GULF COAST WRITERS ASSOCIATION
PRESIDENT’S LETTER # 4
By Gary McLouth

I’ve known many, many writers, who share a certain sense of ennui, and disappointment. Some rue their writing experiences in tales similar in tone to recollections of lost loves. Others fret about life’s distractions that steal time from writing. A few don’t discuss writing much, if at all. No writer I’ve come across has actually made good on threats or admonitions to “quit.”

I’ll bet William Faulkner intended to quit a few times, and he probably gave up on a number of efforts we’ll not likely hear about. Faulkner once said that 85 percent of a writer’s work goes unfinished. That leaves a tell-tale balance of 15 percent. Whether that’s believable or not, I trust his guesstimate. Imagine that a writer as talented and hard-working as William Faulkner could say such a thing. Fifteen Percent! Fifteen percent of all the work he hoped to finish at a rate of 100 percent.

All around this room, this den, this office, this… molders the Faulkner eighty-five. I hope the percentage of unfinished work is not higher, though it could be. What’s the point? Well, reading about writers reassures me that I am one, not a Faulkner, just a McLouth. When I sit at my desk, though, I think of Faulkner, hunched over a simple writing surface on his porch. He spends so much time and energy there, that it hurts mind, body and soul. He wants to finish. He wants to finish.

Like a practitioner of any art, a writer shares a range of indubitable duties with his/her peers. Knowing more about writers and writing makes us better artists, we hope, but a degree of camaraderie just high enough to keep us going is acceptable.

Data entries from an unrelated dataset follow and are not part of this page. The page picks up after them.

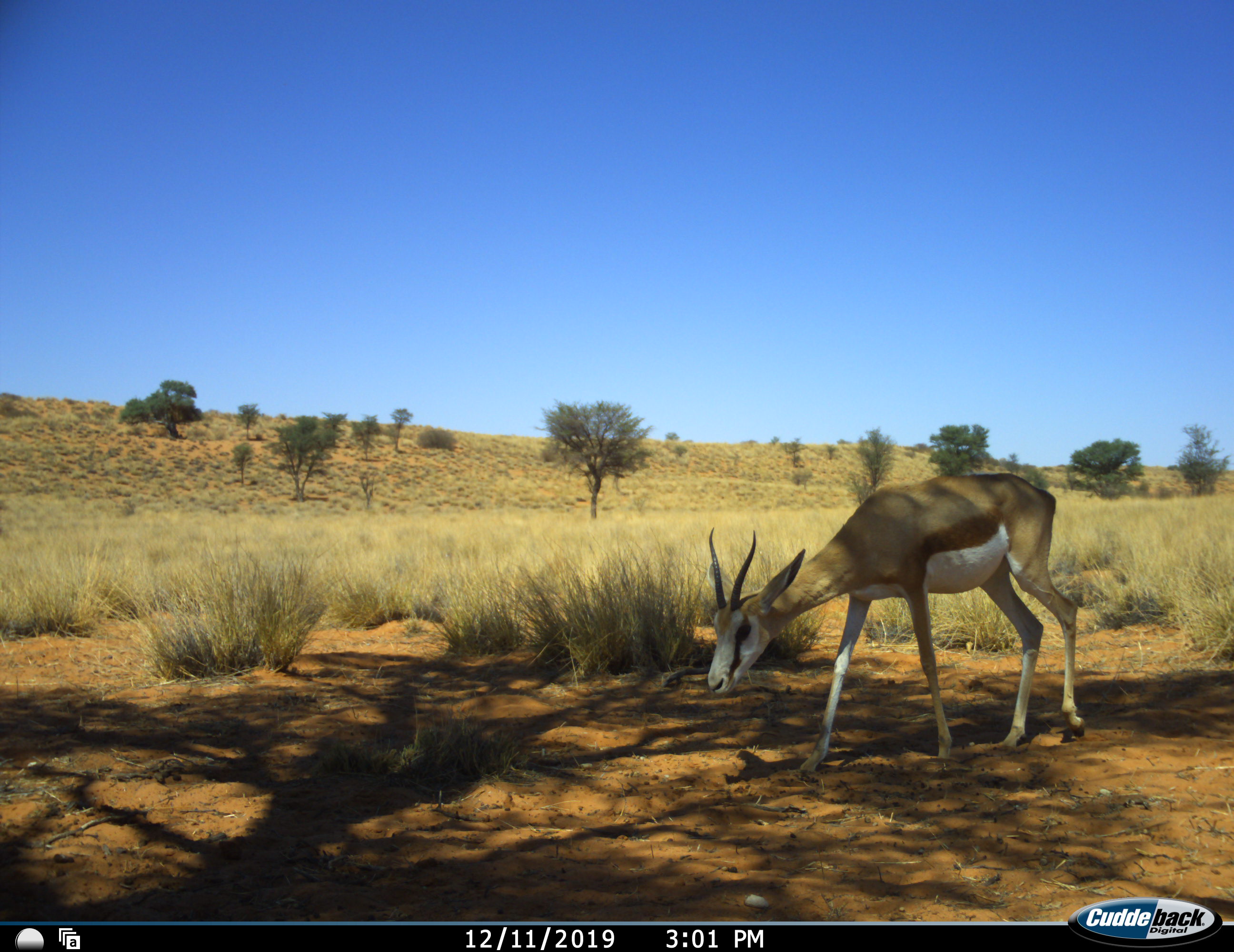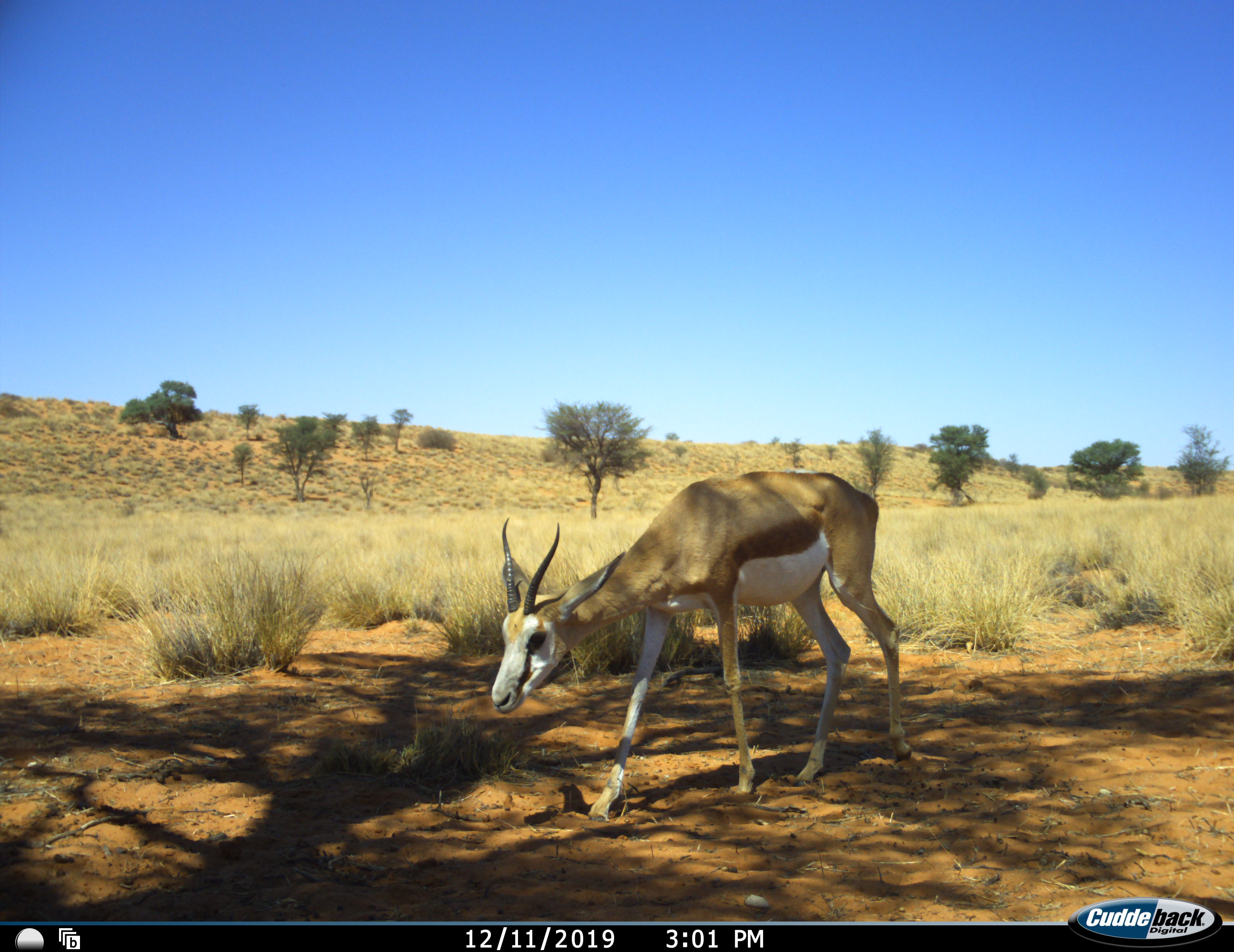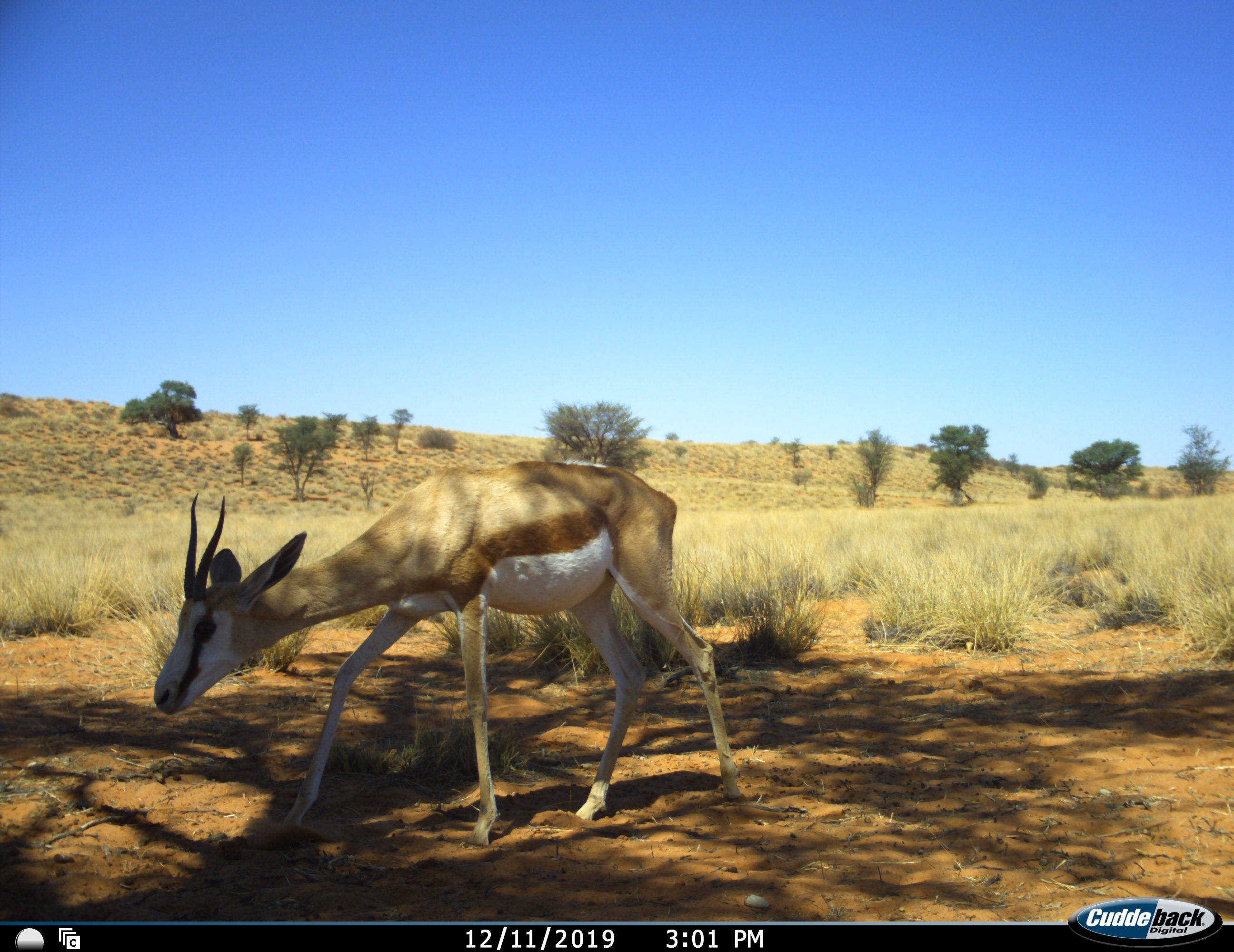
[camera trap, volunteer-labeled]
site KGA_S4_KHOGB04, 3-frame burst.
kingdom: Animalia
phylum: Chordata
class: Mammalia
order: Artiodactyla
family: Bovidae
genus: Antidorcas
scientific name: Antidorcas marsupialis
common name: springbok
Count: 1.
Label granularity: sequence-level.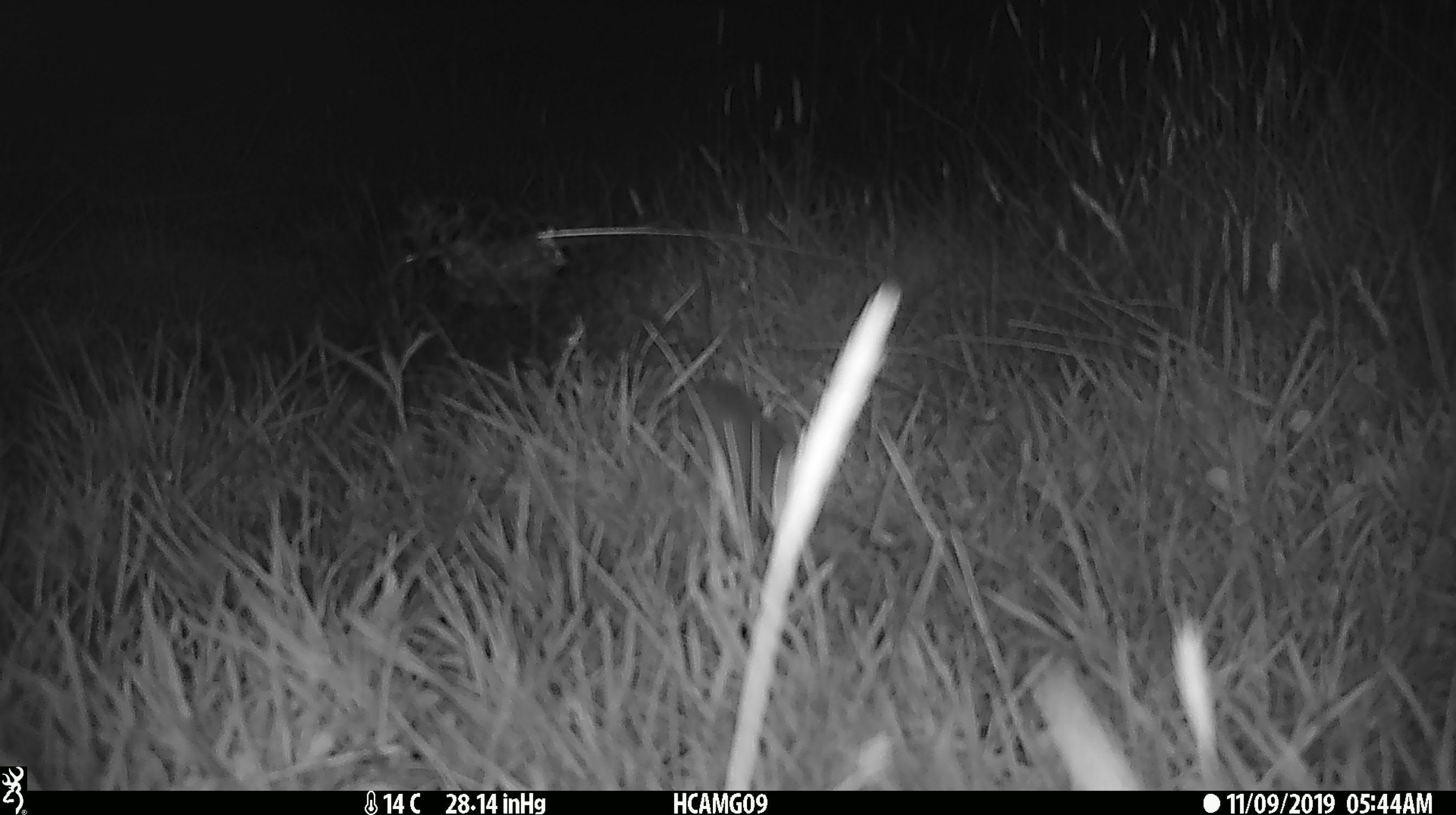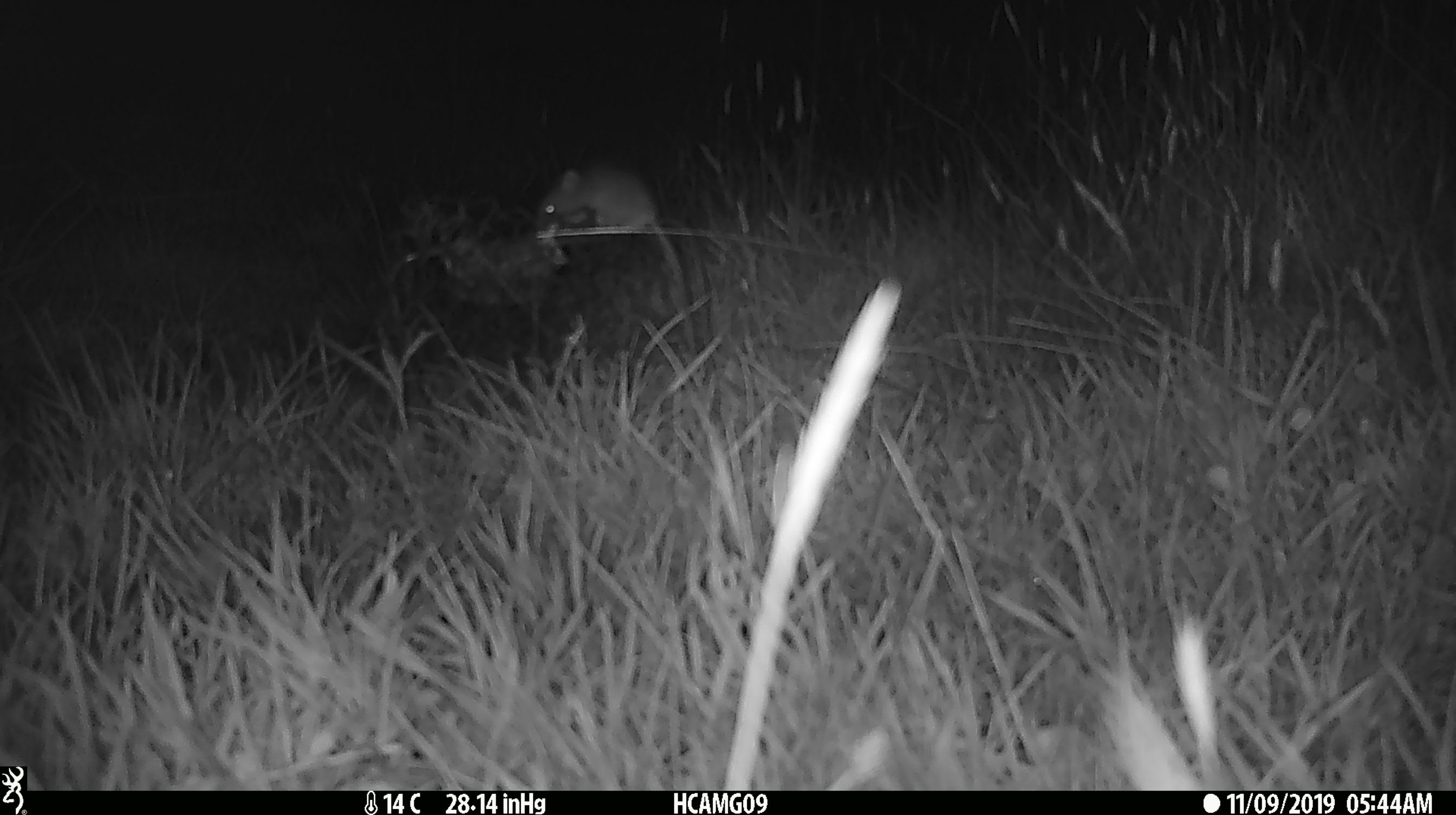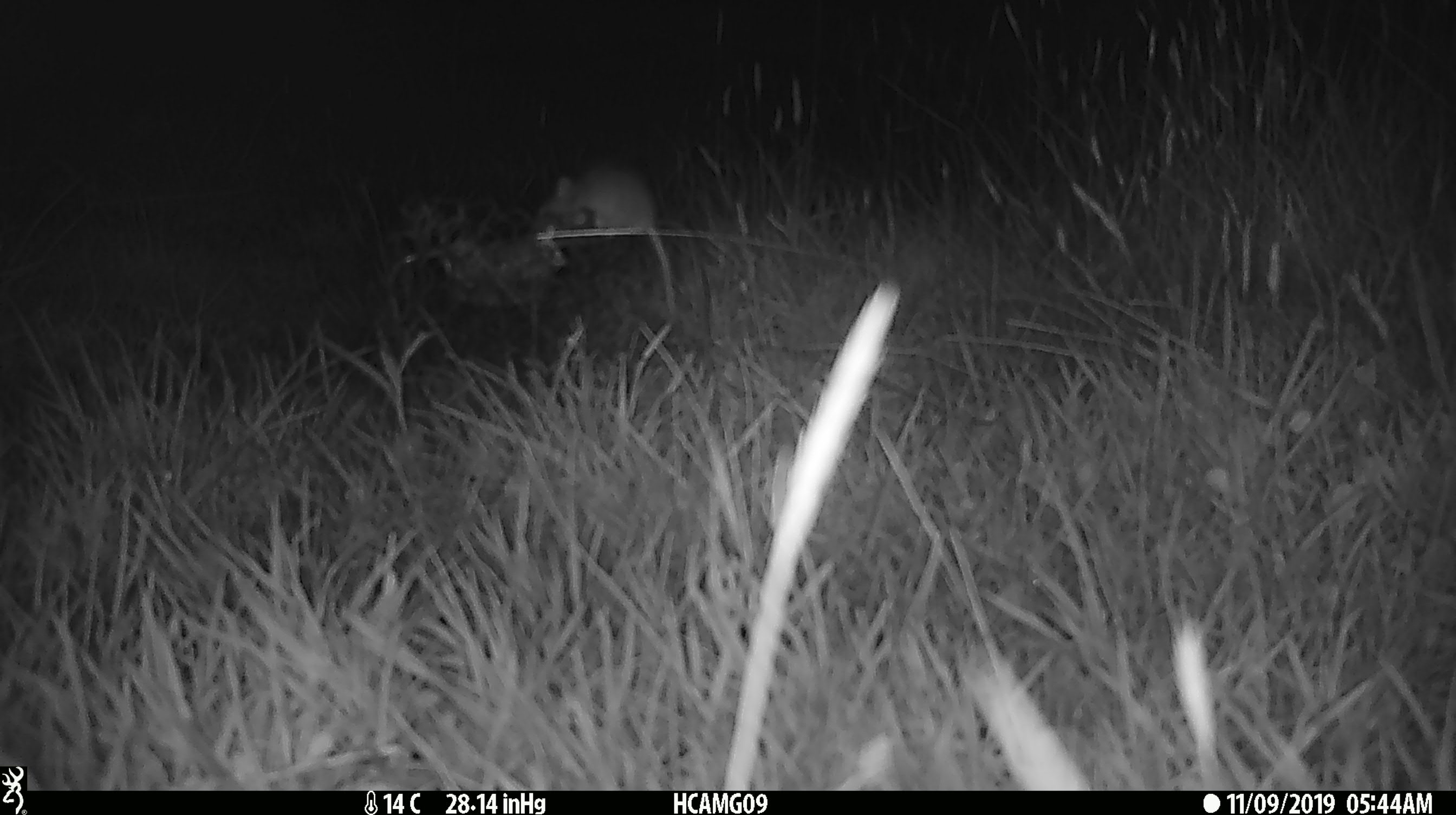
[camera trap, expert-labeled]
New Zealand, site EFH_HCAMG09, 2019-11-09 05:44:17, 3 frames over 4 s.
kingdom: Animalia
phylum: Chordata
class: Mammalia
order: Rodentia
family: Muridae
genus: Mus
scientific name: Mus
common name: mouse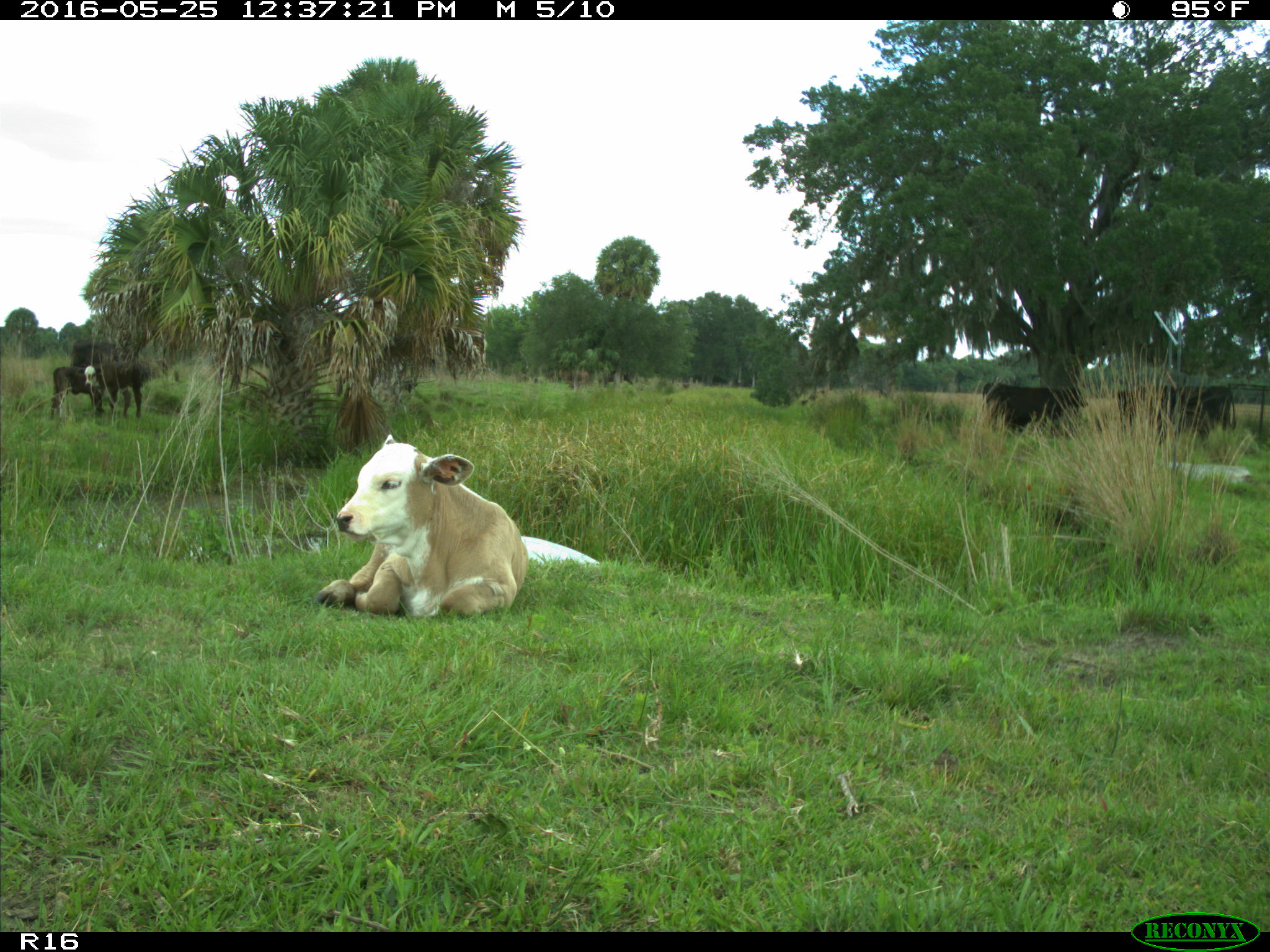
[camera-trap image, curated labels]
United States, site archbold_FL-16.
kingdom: Animalia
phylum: Chordata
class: Mammalia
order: Artiodactyla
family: Bovidae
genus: Bos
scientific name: Bos taurus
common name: domestic cow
Bos taurus (domestic cow).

The primary job that a writer faces is to tell you a story out of human experience– I mean by that, universal mutual experience, the anguishes and troubles and griefs of the human heart, which is universal, without regard to race or time or condition. He wants to tell you something which has seemed to him so true, so moving, either comic or tragic, that it’s worth preserving.